[Selected passage]
Expert reveals dashboard lights you should never ignore

If a warning light appeared on your car dashboard, would you know what it means? Check out this blog to find out!

Expert reveals dashboard lights you should never ignore

There's no hiding that seeing a signal light up on your vehicle's dashboard can trigger a few worries. While it may just be telling you that you've opened your boot, sometimes it may actually indicate a more serious issue that – if ignored – can damage your motor.

Surprisingly, only 7% of Brits can recognise and describe the meaning of each warning light on their car dashboard, whereas 46% of drivers admit to ignoring these flashing signals altogether.

However, since warning lights are designed to alert you when there's something wrong with your car, being aware of what every light signifies is crucial to stay safe on the road.

Jonathan Such, Head of Sales at vehicle finance company First Response Finance, lists 6 dashboard lights that motorists should never overlook, explaining what they mean and what may happen if you neglect their warning.

Low engine oil or low oil pressure

Engine oil warning light

Image source: RAC

This peculiar red warning light resembling a magic lamp is known as the 'low engine oil' or 'low oil pressure' light. It tends to come on when the oil temperature is too high, or the oil level or pressure is too low.

In either situation, the most sensible thing to do is to stop the car as soon as it's safe.

Such said: "When the old-fashioned oil can symbol switches on, turn off the engine as soon as possible. In fact, if the oil isn’t lubricating the engine properly, it can cause severe damage to your motor and lead to a very expensive trip to the garage.

"Once you've turned off the engine, have a look for any oil leaks under the car and check your oil levels using the dipstick. In some cases, you can fix the issue by simply topping up the oil. But if the warning light stays on, you may have to call your breakdown provider, as driving any further can aggravate the problem."

[What the exercise asks] Extend the article on dashboard warning lights, picking up after its last sentence. The material that comes next has no connection to the text about dashboard warning lights.

[Data segment]
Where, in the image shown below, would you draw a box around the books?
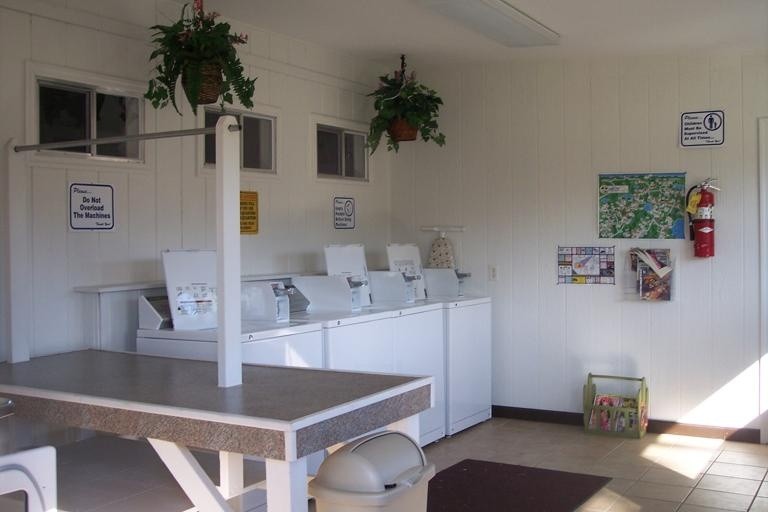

[Result for this task]
Battery charge

Battery warning light

Image source: RAC

A battery symbol with a plus and minus on each side will show if your car battery is not charging as it should. There may be several reasons for this, including a faulty battery, a faulty alternator, or a poor electrical connection.

Whatever the issue, it's wise to visit a mechanic as soon as possible. Your car is likely to keep running as usual when the warning light switches on – but once the battery is fully drained, nothing in your vehicle will work, and you'll be left stranded on the side of the road.

So, if you spot this warning light on your dashboard, make sure to get your vehicle checked. In most cases, you'll just need to replace your battery with a new one, which is a simple and inexpensive fix.

Brake system

Brake warning light

Image source: RAC

If a red circle with an exclamation mark inside is showing on your dashboard, you might have a problem with your brake system.

"The 'parking brake' or 'brake fluid' warning light can be triggered by something as little as leaving your handbrake on," Such explained.

"However, if the signal persists after you've disengaged the handbrake, it might be alerting you about a more serious problem. For example, it could be telling you that the brake fluid level is low, or that there are some other mechanical issues that need looking at.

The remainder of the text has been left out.